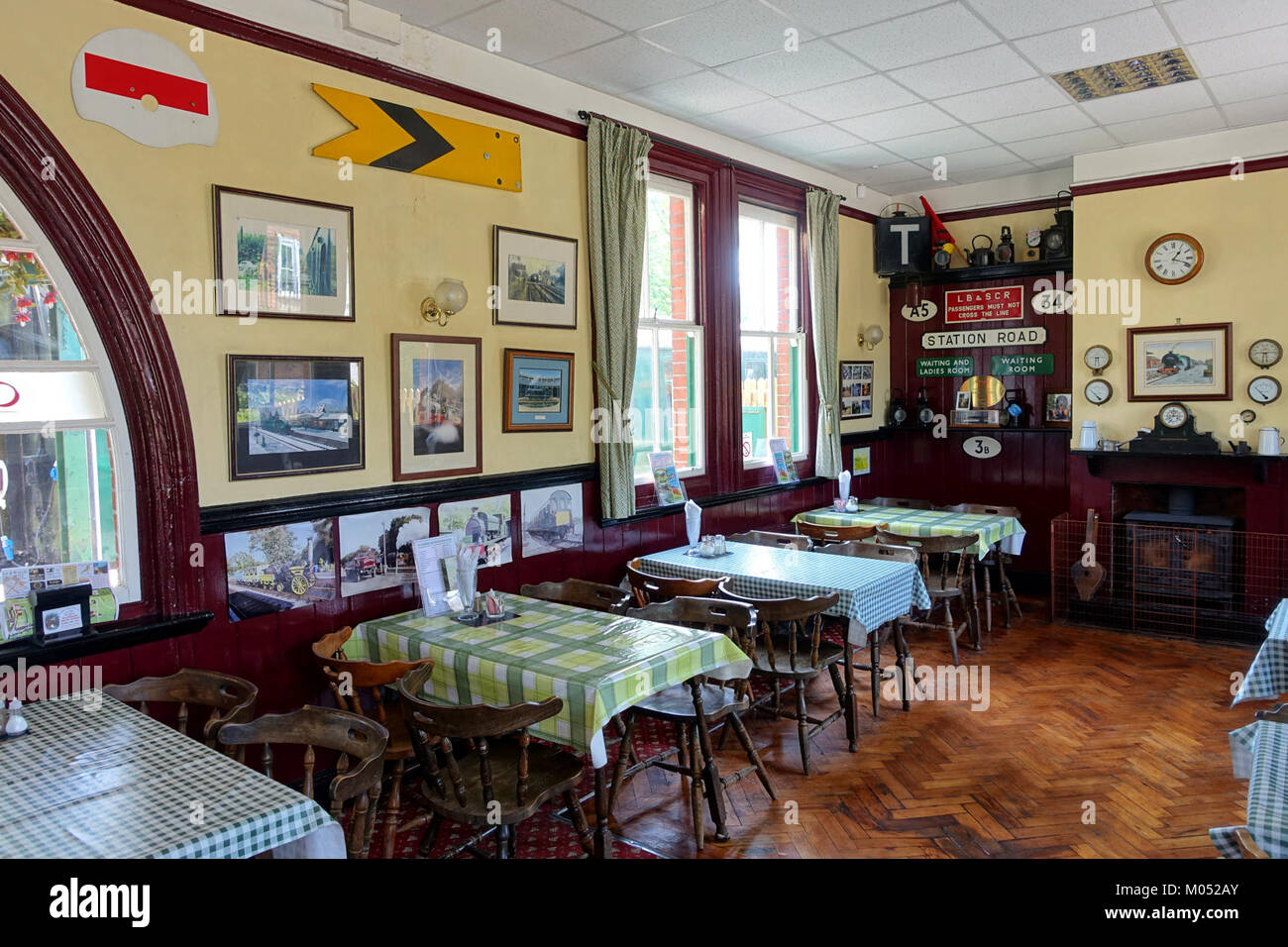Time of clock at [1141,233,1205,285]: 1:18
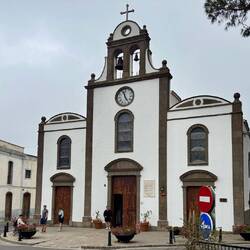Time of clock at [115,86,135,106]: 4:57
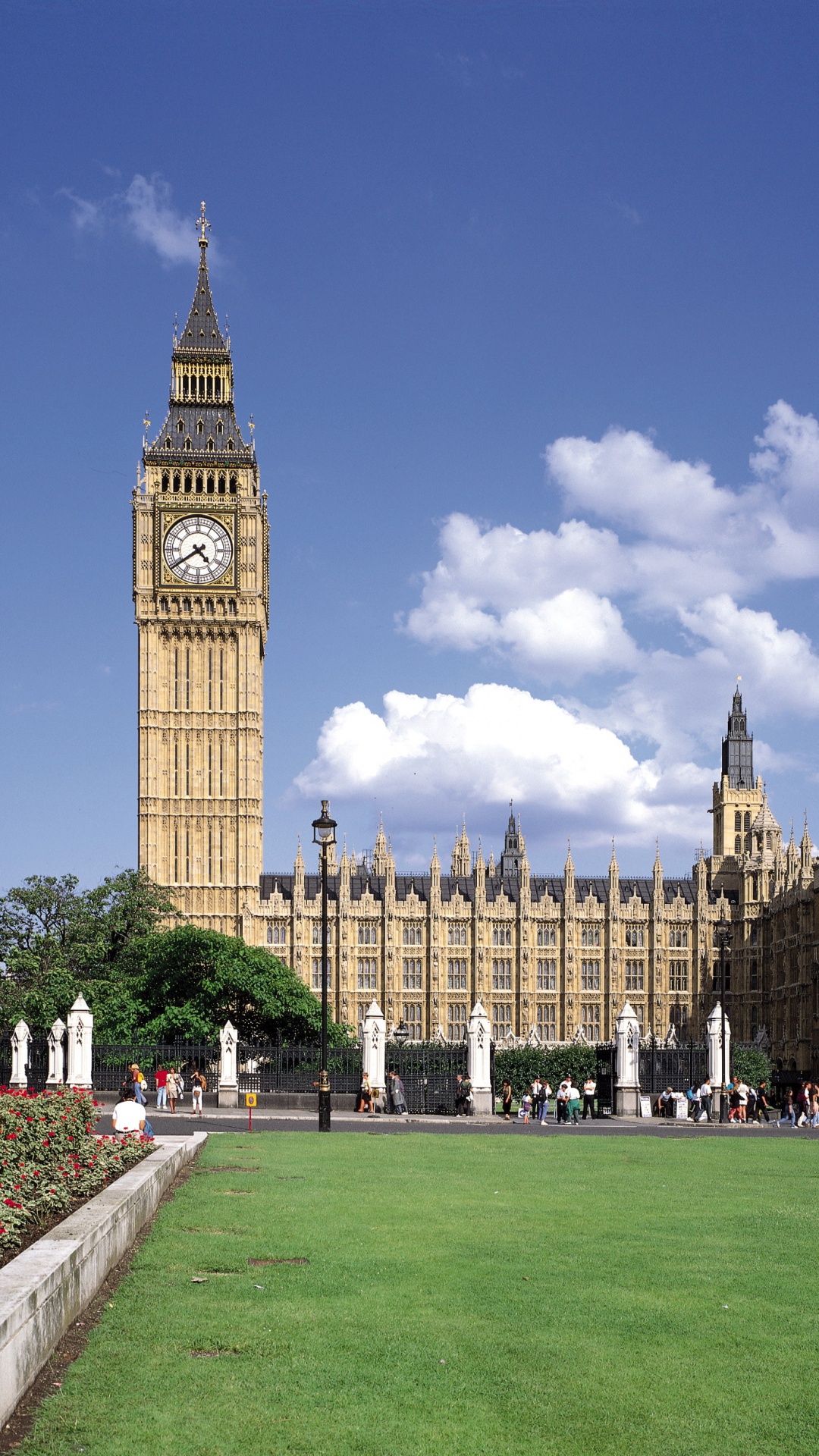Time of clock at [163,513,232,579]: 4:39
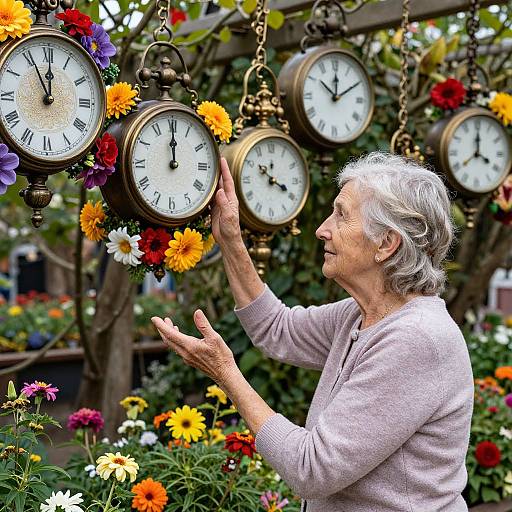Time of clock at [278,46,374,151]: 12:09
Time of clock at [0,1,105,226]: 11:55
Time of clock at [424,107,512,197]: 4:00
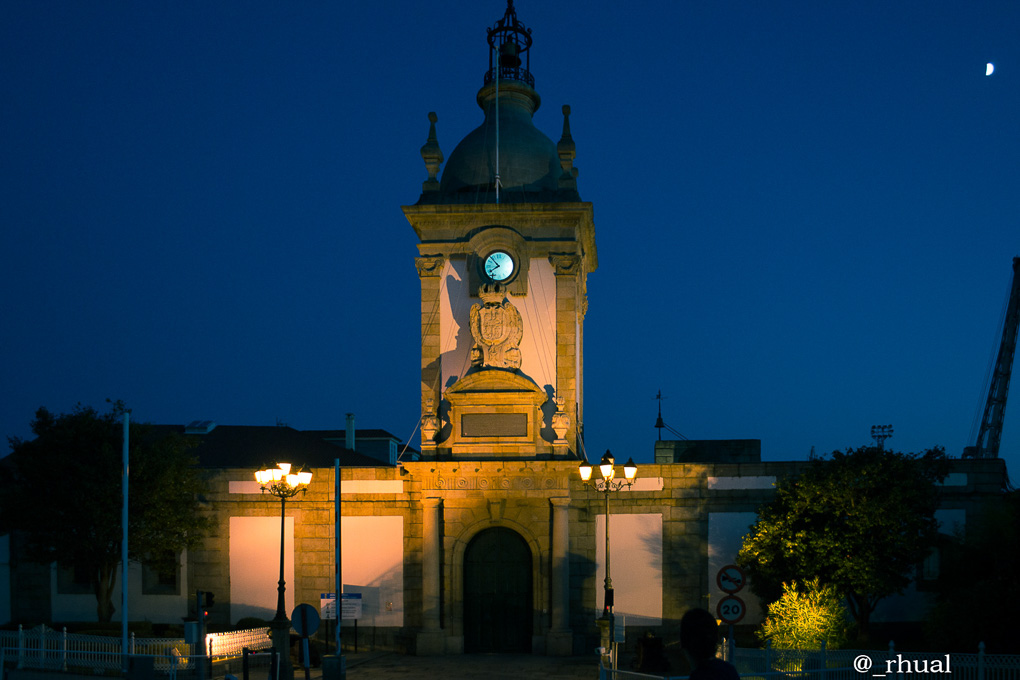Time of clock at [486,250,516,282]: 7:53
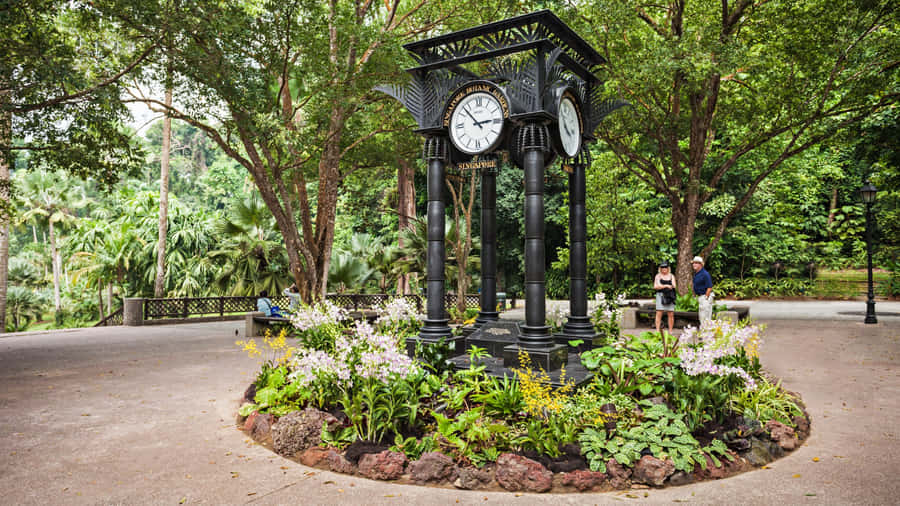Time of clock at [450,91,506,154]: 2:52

▶ **DIRECTIONS FOR THIS TASK**: Please repeat all of the entries above word for word, leaving the pictures out.

▶ **THE OUTPUT**:
Time of clock at [1141,233,1205,285]: 1:18
Time of clock at [115,86,135,106]: 4:57
Time of clock at [163,513,232,579]: 4:39
Time of clock at [278,46,374,151]: 12:09
Time of clock at [0,1,105,226]: 11:55
Time of clock at [424,107,512,197]: 4:00
Time of clock at [486,250,516,282]: 7:53
Time of clock at [450,91,506,154]: 2:52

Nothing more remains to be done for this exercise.